AIM OF THE EXERCISE:
Copy out every item below, substituting "dark hill" for each occurrence of "brown hill" and keeping everything else the same.

ITEMS:

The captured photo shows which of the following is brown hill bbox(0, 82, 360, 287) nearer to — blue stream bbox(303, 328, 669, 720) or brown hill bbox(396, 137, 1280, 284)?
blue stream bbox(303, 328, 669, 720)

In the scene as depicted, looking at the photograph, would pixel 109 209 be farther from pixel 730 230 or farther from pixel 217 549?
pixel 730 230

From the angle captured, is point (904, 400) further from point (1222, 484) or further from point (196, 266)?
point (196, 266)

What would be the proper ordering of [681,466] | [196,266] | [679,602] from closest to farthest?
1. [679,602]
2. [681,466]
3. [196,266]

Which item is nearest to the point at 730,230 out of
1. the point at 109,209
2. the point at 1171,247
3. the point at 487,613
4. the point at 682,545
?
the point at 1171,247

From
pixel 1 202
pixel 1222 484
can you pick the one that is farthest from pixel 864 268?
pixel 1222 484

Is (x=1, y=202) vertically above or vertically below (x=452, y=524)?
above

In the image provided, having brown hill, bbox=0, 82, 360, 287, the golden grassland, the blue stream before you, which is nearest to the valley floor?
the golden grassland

RESULT:
The captured photo shows which of the following is dark hill bbox(0, 82, 360, 287) nearer to — blue stream bbox(303, 328, 669, 720) or dark hill bbox(396, 137, 1280, 284)?
blue stream bbox(303, 328, 669, 720)

In the scene as depicted, looking at the photograph, would pixel 109 209 be farther from pixel 730 230 or farther from pixel 217 549?
pixel 730 230

From the angle captured, is point (904, 400) further from point (1222, 484) or further from point (196, 266)?
point (196, 266)

What would be the proper ordering of [681,466] | [196,266] | [679,602] from closest to farthest?
1. [679,602]
2. [681,466]
3. [196,266]

Which item is nearest to the point at 730,230 out of
1. the point at 109,209
2. the point at 1171,247
3. the point at 487,613
4. the point at 682,545
?
the point at 1171,247

From
pixel 1 202
pixel 1222 484
can you pick the one that is farthest from pixel 864 268?
pixel 1222 484

Is (x=1, y=202) vertically above or vertically below (x=452, y=524)?
above

In the image provided, having dark hill, bbox=0, 82, 360, 287, the golden grassland, the blue stream before you, which is nearest to the valley floor?
the golden grassland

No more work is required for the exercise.